Commentators like me often lament the lack of business experience among leading politicians – but also observe how few business leaders ever make successful transitions into the political arena. Archie Norman tried his hand as an opposition front-bencher, didn’t like it, and returned to the boardroom, latterly to lead the revival of Marks & Spencer; Digby Jones moved on from the CBI to serve uncomfortably as a trade minister under Gordon Brown. But there’s one obvious exception to the rule that politics and corporate life require totally different skill sets: Andy Street, who is campaigning for a third term as Tory mayor of the West Midlands, the UK’s second-most populous city-region after London.

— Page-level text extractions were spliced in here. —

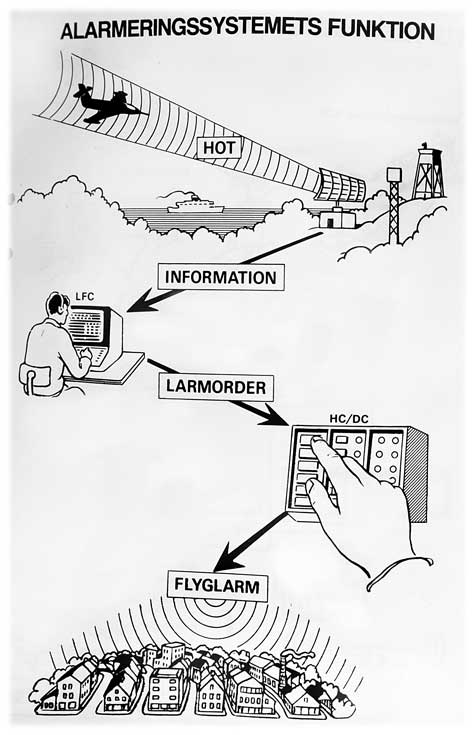 ALARMERINGSSYSTEMETS FUNKTION

HOT

INFORMATION

LFC

LARMORDER

HC/DC

FLYGLARM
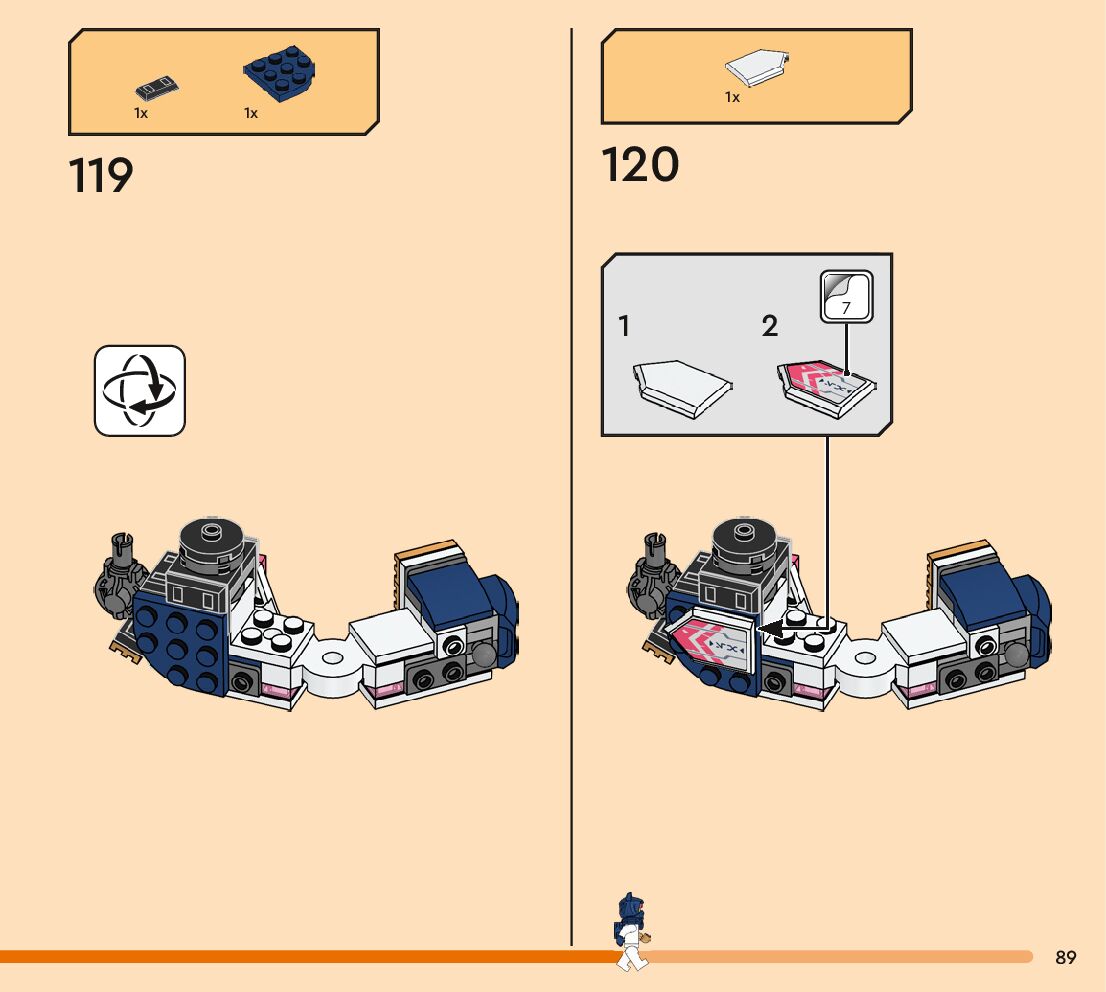 1x 1x

119

1x

120

1 2

7

89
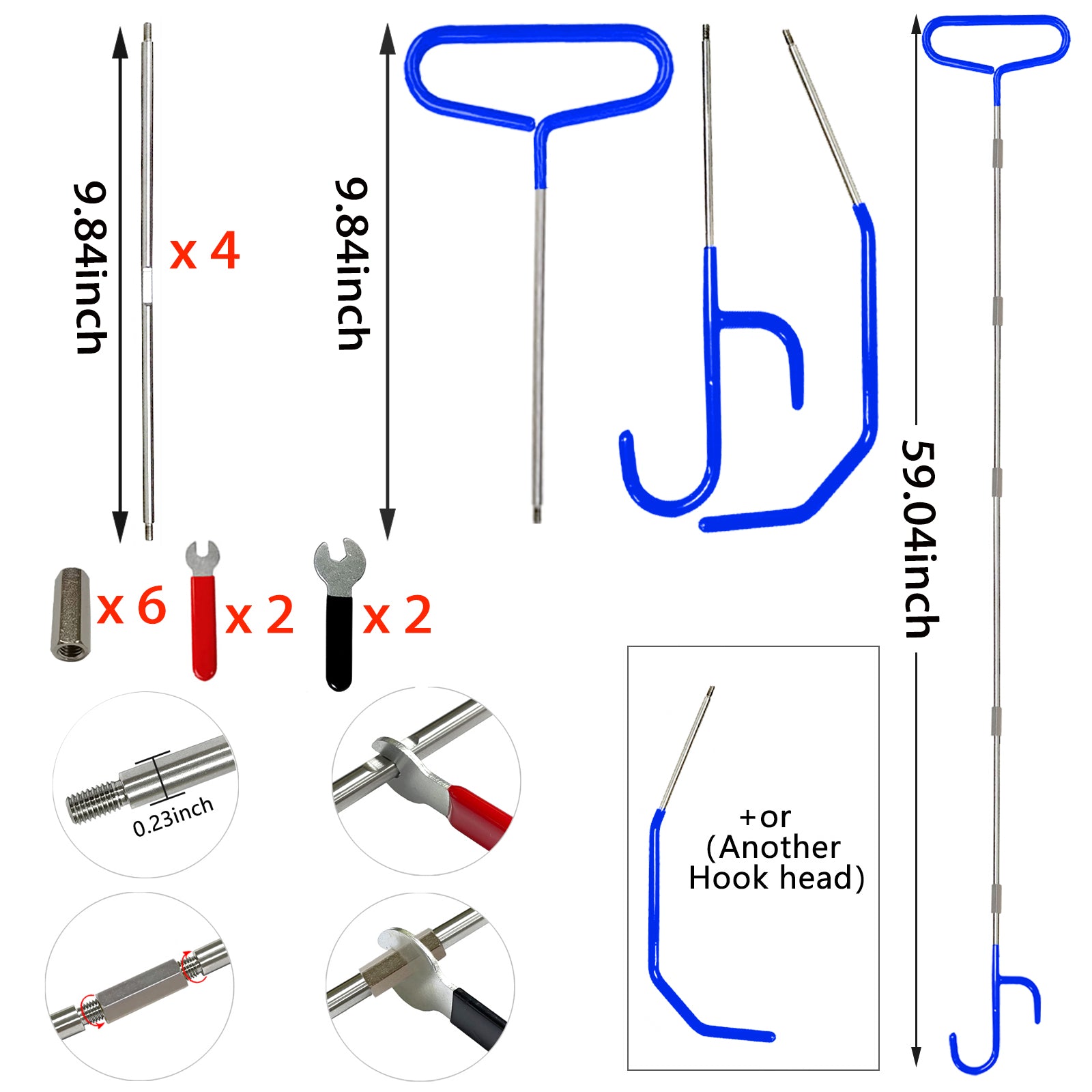 9.84inch

x 4

9.84inch

59.04inch

x 6

x 2

x 2

0.23inch

+or
(Another
Hook head)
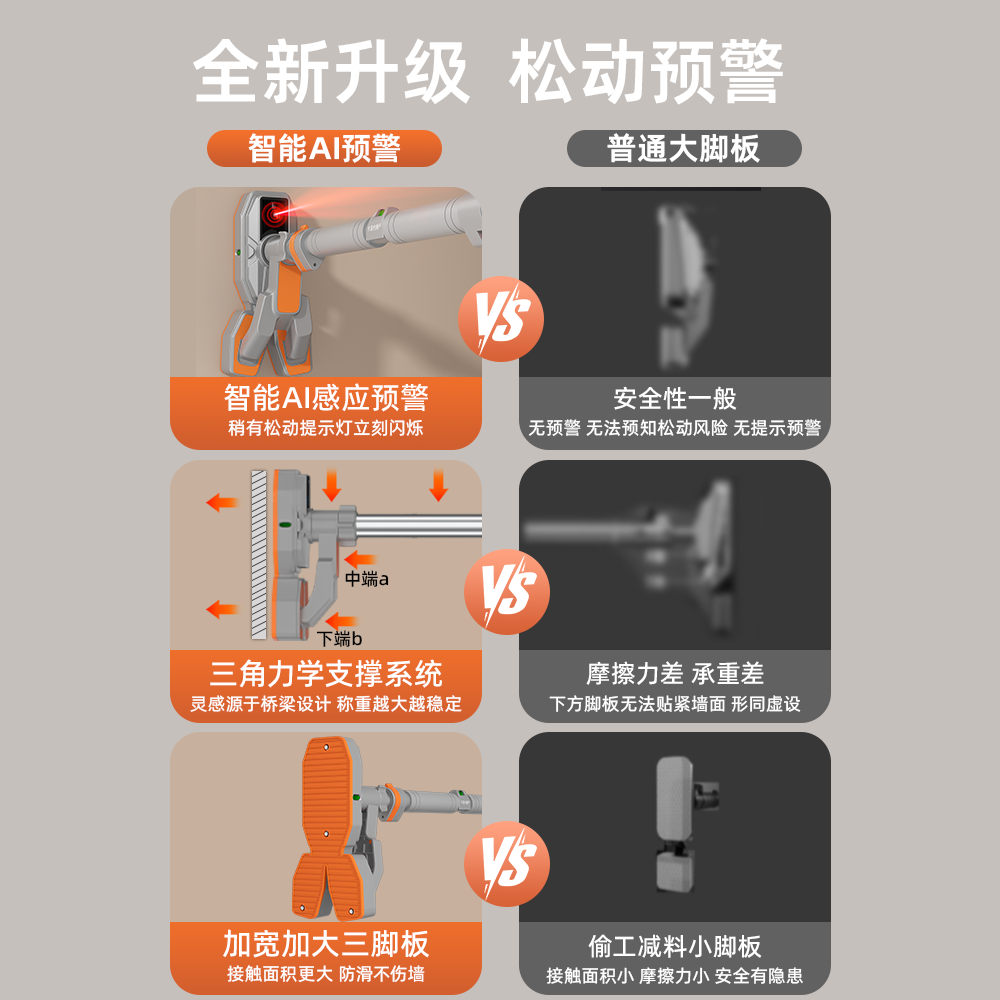 全新升级 松动预警

智能AI预警

普通大脚板

VS

智能AI感应预警
稍有松动提示灯立刻闪烁

安全性一般
无预警 无法预知松动风险 无提示预警

中端a
下端b

VS

三角力学支撑系统
灵感源于桥梁设计 称重越大越稳定

摩擦力差 承重差
下方脚板无法贴紧墙面 形同虚设

VS

加宽加大三脚板
接触面积更大 防滑不伤墙

偷工减料小脚板
接触面积小 摩擦力小 安全有隐患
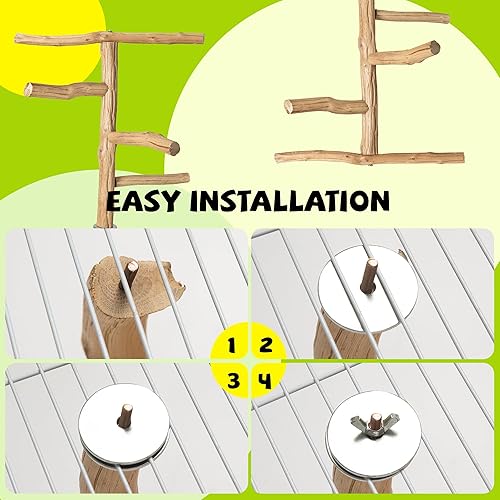 EASY INSTALLATION

1 2
3 4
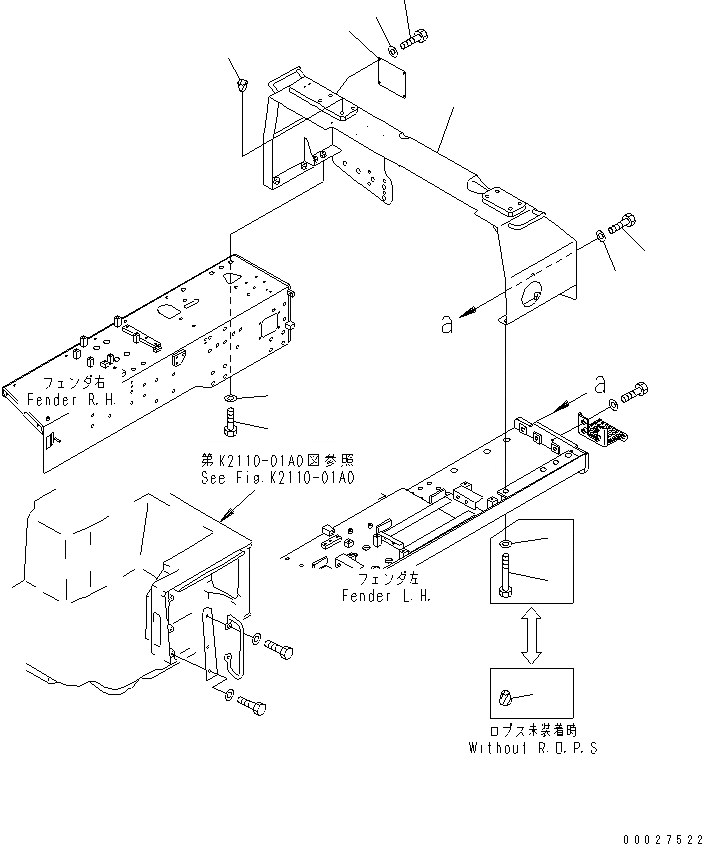 a

a

フェンダ右
Fender R.H.

第K2110-01A0図参照
See Fig.K2110-01A0

フェンダ左
Fender L.H.

ロプス未装着時
Without R.O.P.S

00027522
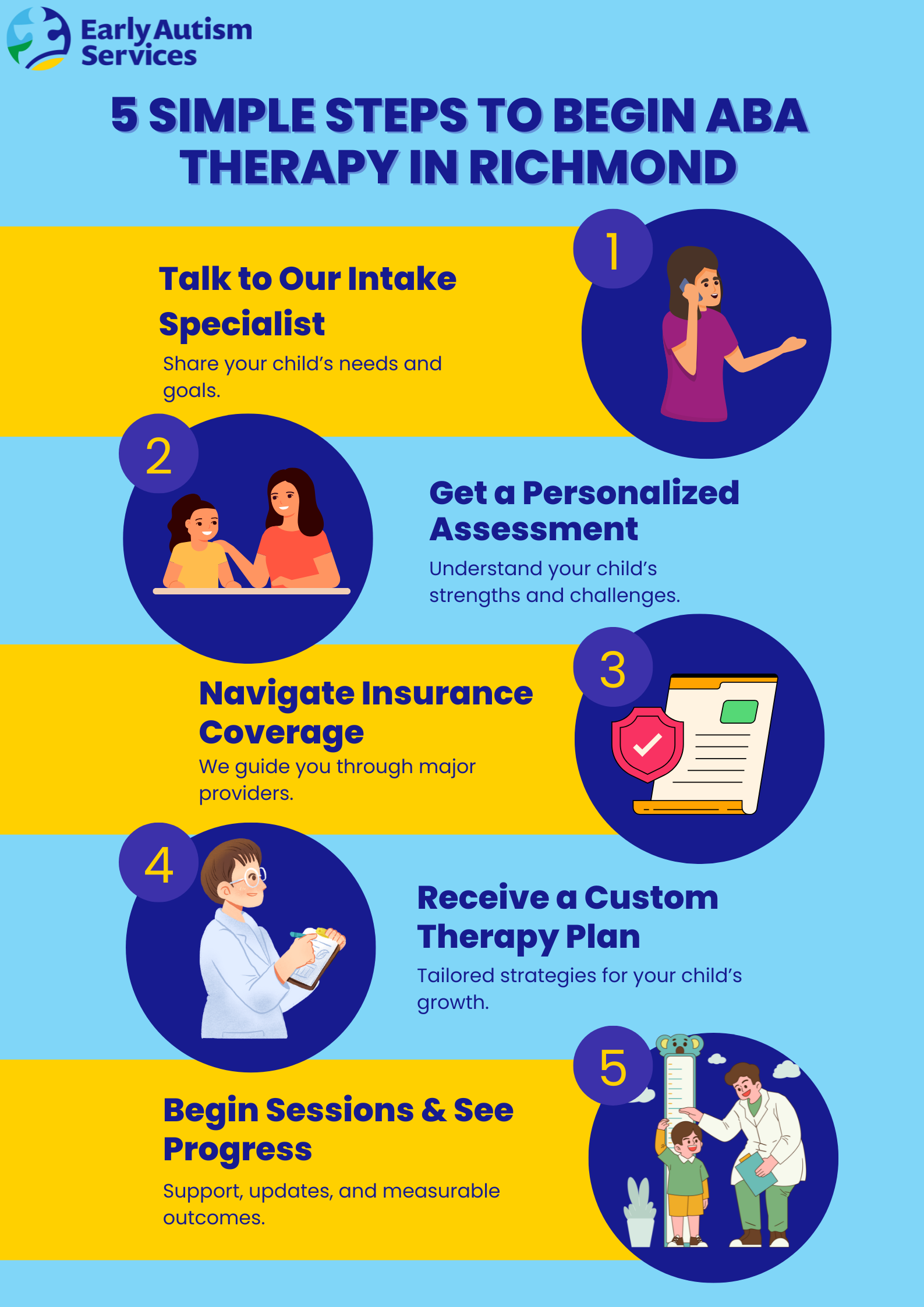 Early Autism Services

5 SIMPLE STEPS TO BEGIN ABA THERAPY IN RICHMOND

1

Talk to Our Intake Specialist

Share your child's needs and goals.

2

Get a Personalized Assessment

Understand your child's strengths and challenges.

3

Navigate Insurance Coverage

We guide you through major providers.

4

Receive a Custom Therapy Plan

Tailored strategies for your child's growth.

5

Begin Sessions & See Progress

Support, updates, and measurable outcomes.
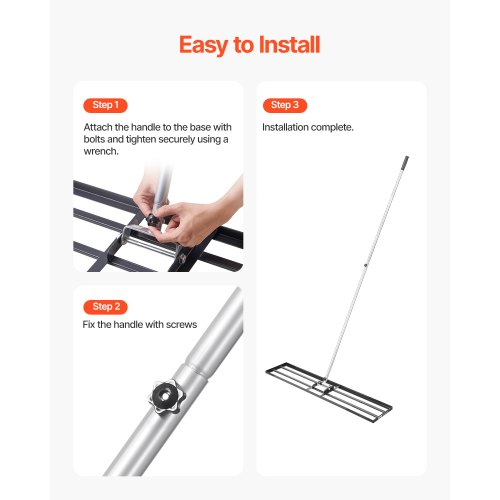 Easy to Install

Step 1

Attach the handle to the base with bolts and tighten securely using a wrench.

Step 2

Fix the handle with screws

Step 3

Installation complete.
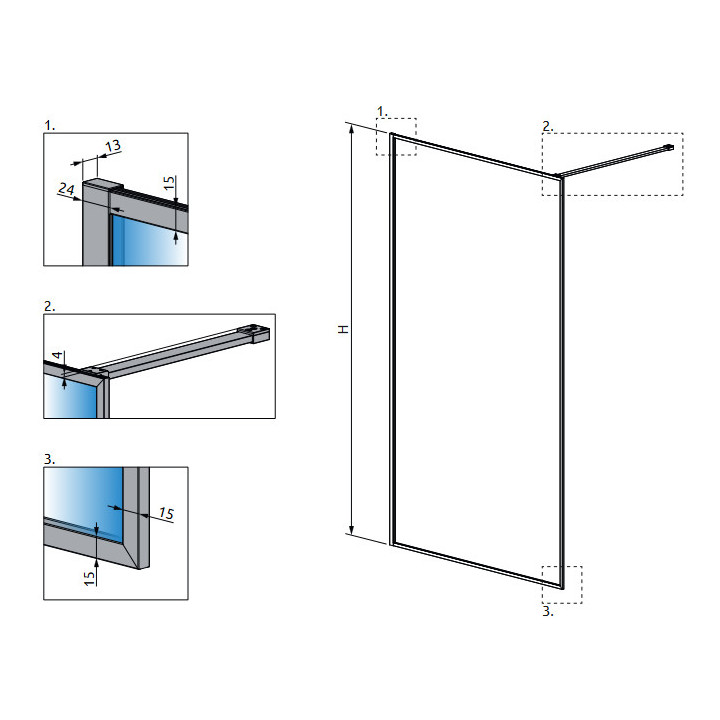 1.
13
24
15

2.
4

3.
15
15

1.
2.
H
3.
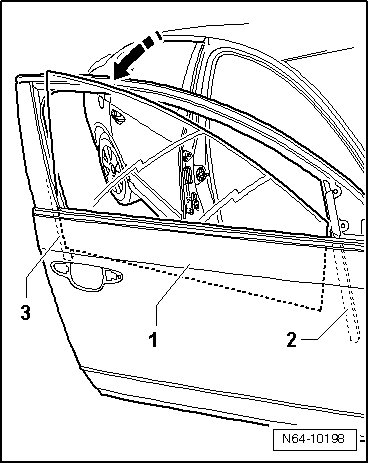 3
1
2
N64-10198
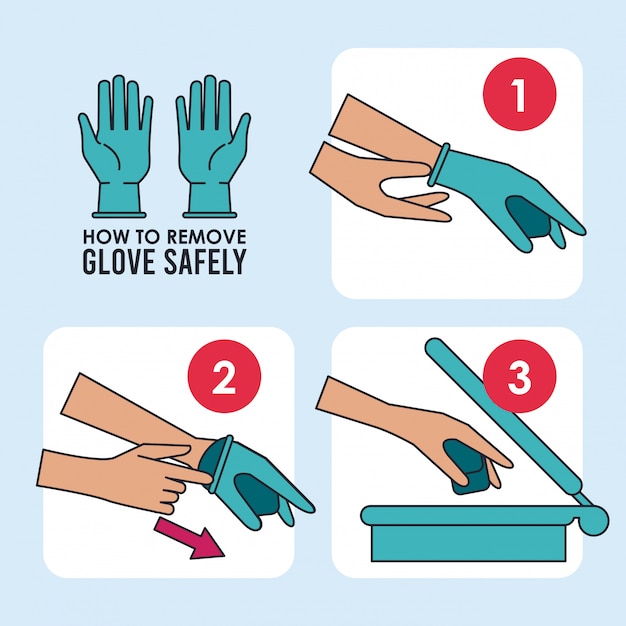 HOW TO REMOVE
GLOVE SAFELY

1

2

3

We’re so used to seeing Street championing his territory and outplaying Westminster and local opponents that his previous 31-year career with the John Lewis Partnership has been largely forgotten. But his tenure there as managing director from 2007 until his resignation to fight the 2017 mayoral election is remembered as an era of golden and relatively stable growth for the employee-owned retailer, which has been rocky ever since.

Having snatched unexpected victory over Labour by the slimmest of margins in his first poll, Street returned with a handsome majority in 2021 and has built a record of achievement that’s notably businesslike – in attracting inward private-sector investment as well as billions from central government, in achieving affordable housing targets, in local transport projects, and even in trying to negotiate a version of the botched HS2 project that will finally take it northwards from Birmingham to Manchester.

And all this at no extra cost to residents, since there’s no mayoral levy, while Birmingham’s bankrupt Labour-led city council imposes a 21 per cent emergency council-tax hike. Street himself is credited with operating largely above tribal politicking and – according to my saloon-bar source in those parts – ‘many local lefties last time round sneaked down to the polling stations and voted for him’.